One of the wife and I's favorite fish to eat but I can count on 4 fingers how many I've ever caught. Usually I forget all about them by the time one stumbles onto my line. I fish out my kayak, don't use live bait, and would like to try some places around Milton. Does anyone have pointers for targeting them, or at least happening upon them more often? Are any of the small bayous any good, Mulat, Indian, or any around Bagdad? Thanks


----------



## servo765 (May 25, 2013)

subscribed. I spent a month targeting them exclusively and caught two fish until I stumbled upon the run.


----------



## sureicanfish (Sep 30, 2007)

Lol, I wasn't even aware of a run. Gigging is fun, but I don't think it's going to happen from the yak, I'm busting to know how to catch them on rod and reel.


----------



## wrightackle (Oct 29, 2007)

By no means an expert on flounder but have caught quite a few as a bycatch while speck and red fishing. Usually while bouncing a grub [any kind of soft plastic, fin-s are particularly good]. Have heard that beetle spins in the larger sizes [1/8 or 1/4] are good in the area you are fishing. I guess the added flash of the spinner ahead of the grub gets their attention. Buy some gold and silver sidewinder spoons if you don't have any already. The 1/5 and 1/3 are the sizes to get. They will catch anything. On sandy or muddy bottom just let the settle on the bottom and just lift the rod tip and let them flutter back down. A lot of flounder pros just tip a jig head with strip bait and drag it on the bottom. Hope this helped a little.


----------



## reelthrill (Oct 3, 2007)

Use a 5/8 - 3/4 oz jig and a middle finger sized strip of mullet. Fish around bridge pilings, structure, etc... Just barely shake the jig along the bottom. Do not work it in fast like you would for spanish or trout. Mono line will keep the jig on the bottom better than braid. Garcon Pt. bridge is a great place to start this time of year.


----------



## sureicanfish (Sep 30, 2007)

Dang that's a heavier jig head than I would have ever thought to try, but I'll pick some up! Garcon is right down the road from me so that's good news. You think conditions are better on either end or near the channel? If I recall it's 25-30 feet around the channel?


----------



## stauty trout (Jul 19, 2012)

carolina rig with a bull minnow... or gulp shrimp on a jig head... work them slow around poles/pilings....

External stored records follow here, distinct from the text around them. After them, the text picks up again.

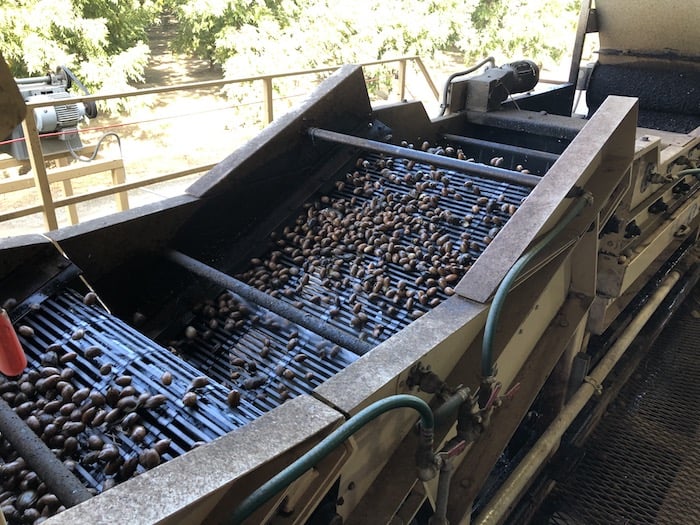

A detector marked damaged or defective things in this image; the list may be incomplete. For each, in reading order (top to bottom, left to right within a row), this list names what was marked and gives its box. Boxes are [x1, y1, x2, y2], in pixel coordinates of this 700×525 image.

rusty metal surface [536, 296, 700, 520]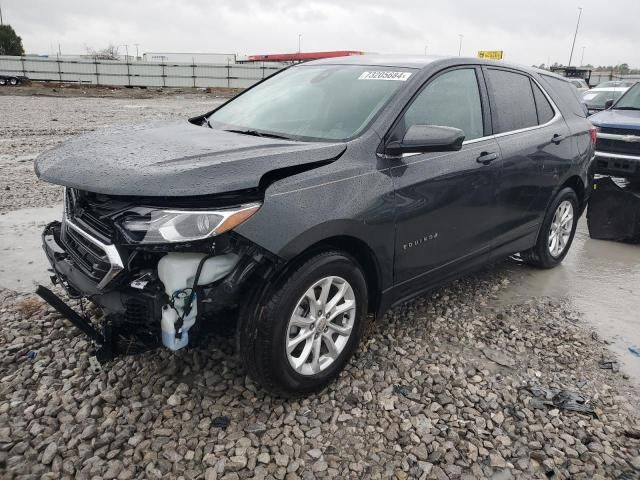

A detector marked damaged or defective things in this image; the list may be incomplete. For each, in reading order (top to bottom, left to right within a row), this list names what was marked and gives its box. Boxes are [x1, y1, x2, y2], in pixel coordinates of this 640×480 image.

damaged front end [38, 188, 278, 364]
exposed headlight assembly [117, 203, 260, 246]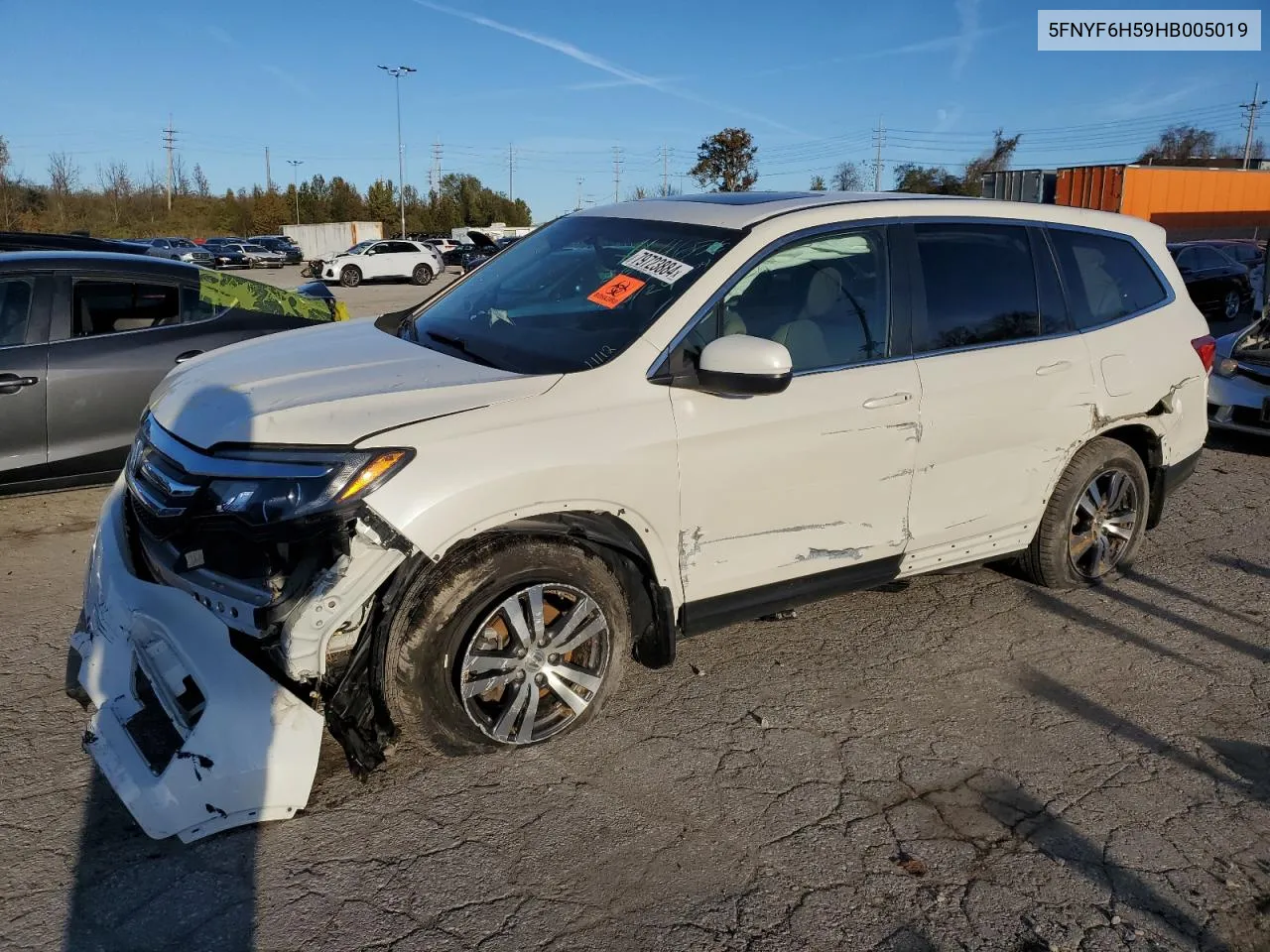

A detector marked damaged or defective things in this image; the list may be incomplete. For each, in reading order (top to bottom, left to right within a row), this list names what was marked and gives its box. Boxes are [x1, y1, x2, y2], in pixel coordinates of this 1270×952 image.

crumpled front bumper [65, 484, 324, 842]
exposed wheel well [429, 515, 675, 669]
cracked asphalt [2, 433, 1270, 952]
damaged white suv [66, 191, 1208, 842]
exposed wheel well [1096, 423, 1163, 531]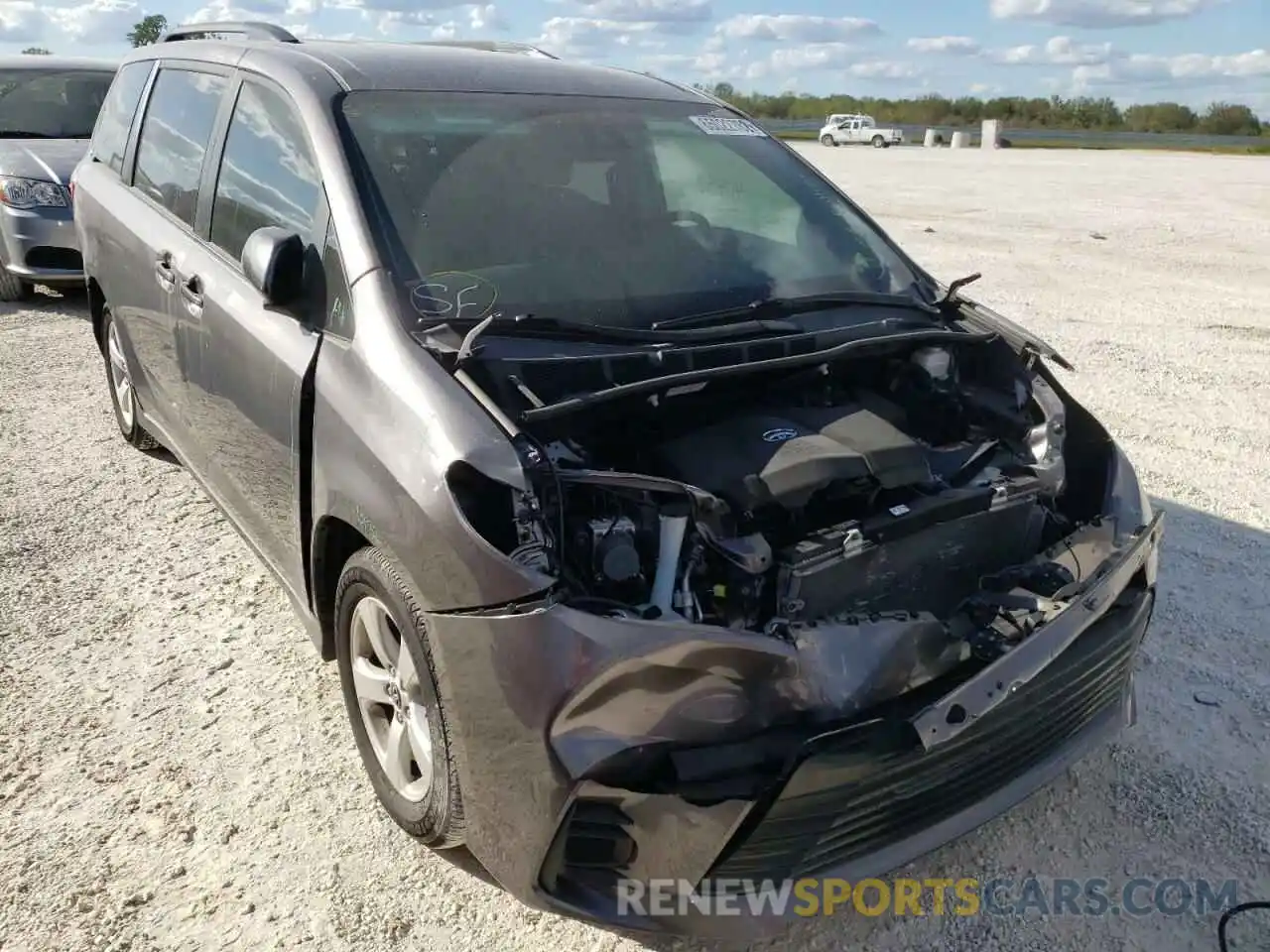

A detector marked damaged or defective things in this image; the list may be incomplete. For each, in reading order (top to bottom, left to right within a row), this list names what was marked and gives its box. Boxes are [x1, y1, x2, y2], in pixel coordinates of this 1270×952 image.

crumpled hood [0, 139, 90, 186]
front bumper damage [425, 508, 1159, 940]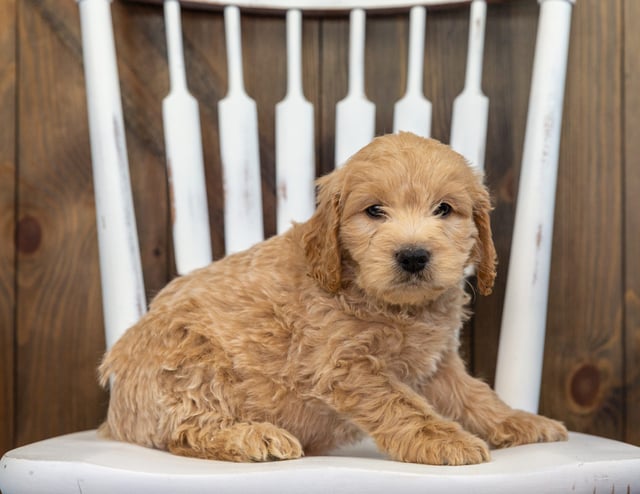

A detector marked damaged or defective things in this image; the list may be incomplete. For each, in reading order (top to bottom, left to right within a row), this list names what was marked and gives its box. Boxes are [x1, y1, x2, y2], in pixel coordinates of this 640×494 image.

chipped white paint [77, 0, 146, 350]
chipped white paint [162, 0, 212, 274]
chipped white paint [218, 5, 262, 255]
chipped white paint [276, 9, 316, 233]
chipped white paint [336, 7, 376, 168]
chipped white paint [390, 7, 430, 139]
chipped white paint [450, 0, 490, 171]
chipped white paint [496, 0, 576, 412]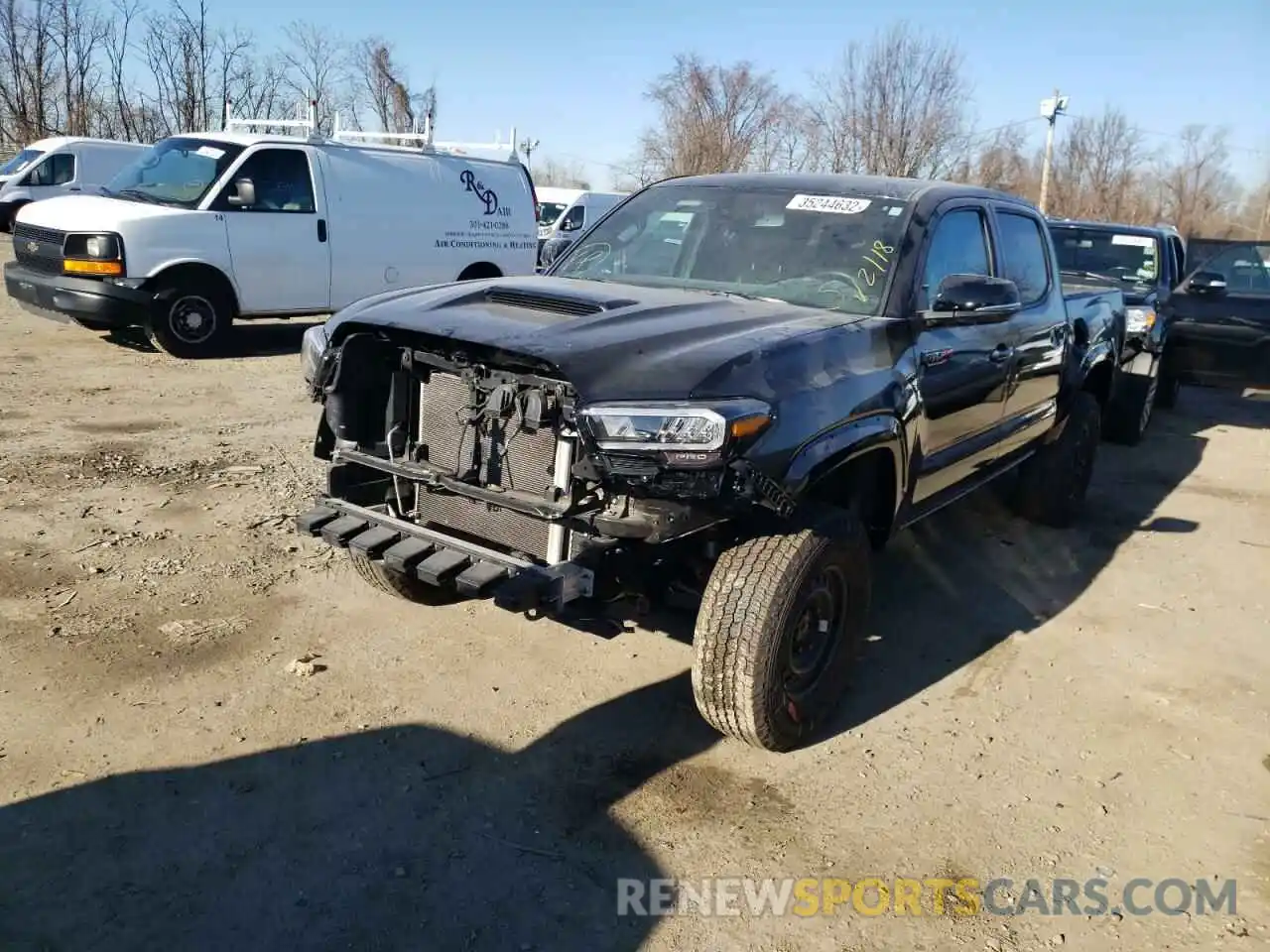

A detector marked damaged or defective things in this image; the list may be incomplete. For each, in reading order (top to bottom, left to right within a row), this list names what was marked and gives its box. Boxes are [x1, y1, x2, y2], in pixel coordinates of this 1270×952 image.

missing front bumper [296, 498, 595, 611]
damaged toyota tacoma [296, 171, 1119, 750]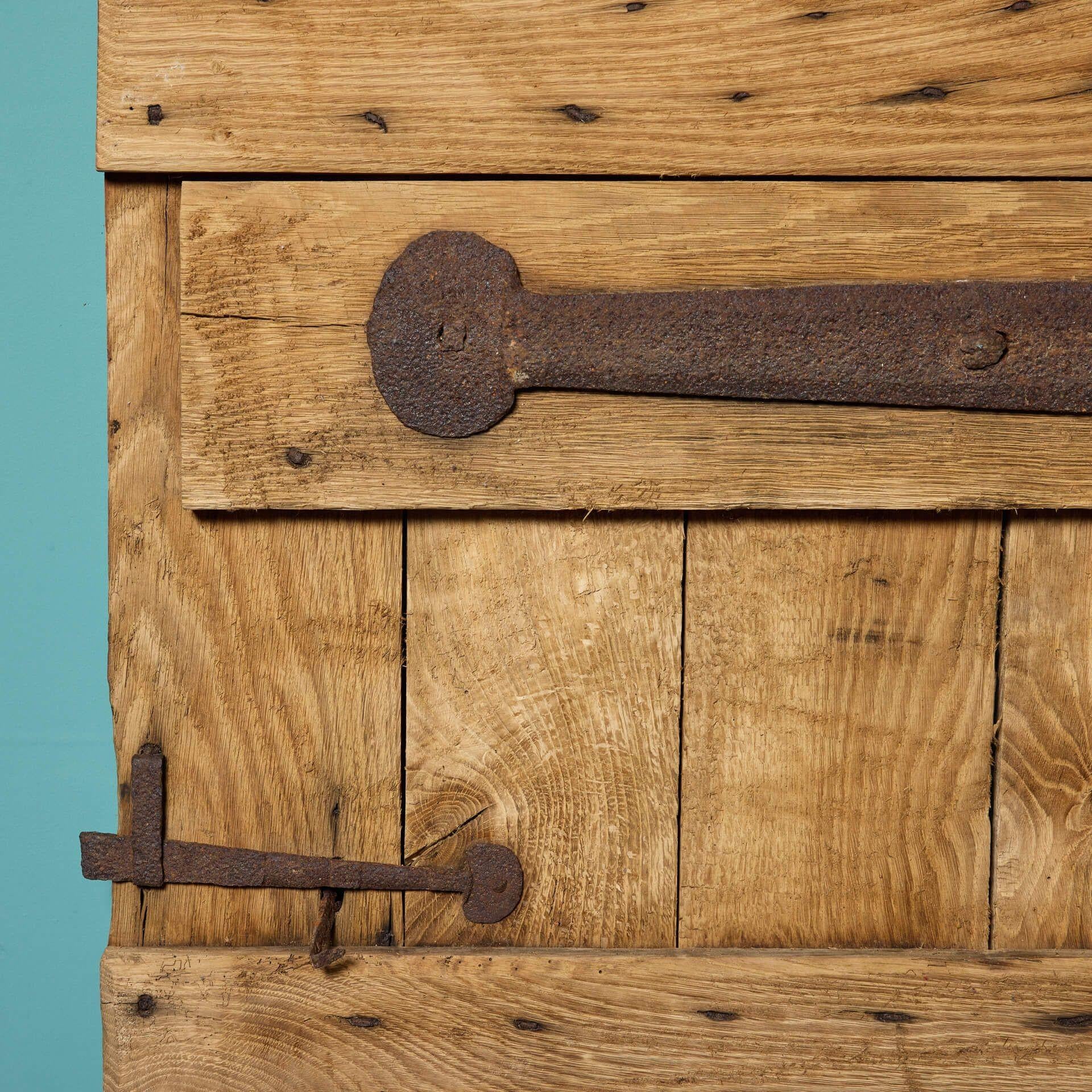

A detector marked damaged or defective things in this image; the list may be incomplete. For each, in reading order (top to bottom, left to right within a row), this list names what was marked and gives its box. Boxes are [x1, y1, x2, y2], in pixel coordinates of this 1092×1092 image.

rusty iron strap hinge [369, 232, 1092, 437]
small rusty hinge [369, 232, 1092, 437]
rusty hinge pintle [369, 231, 1092, 439]
rusty hinge pintle [79, 742, 522, 965]
small rusty hinge [79, 747, 522, 969]
rusty iron strap hinge [81, 742, 524, 965]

The beetle spin or a jighead with a "redfish king" spinner work very well when they come inshore on the "run"... cast it out on a shallow flat and retrieve it pretty quickly... 

One thing a lot of people underestimate about flounder is their aggressiveness... they will come off the bottom very quickly in pursuit of bait... 

Hope this helps :thumbsup:


----------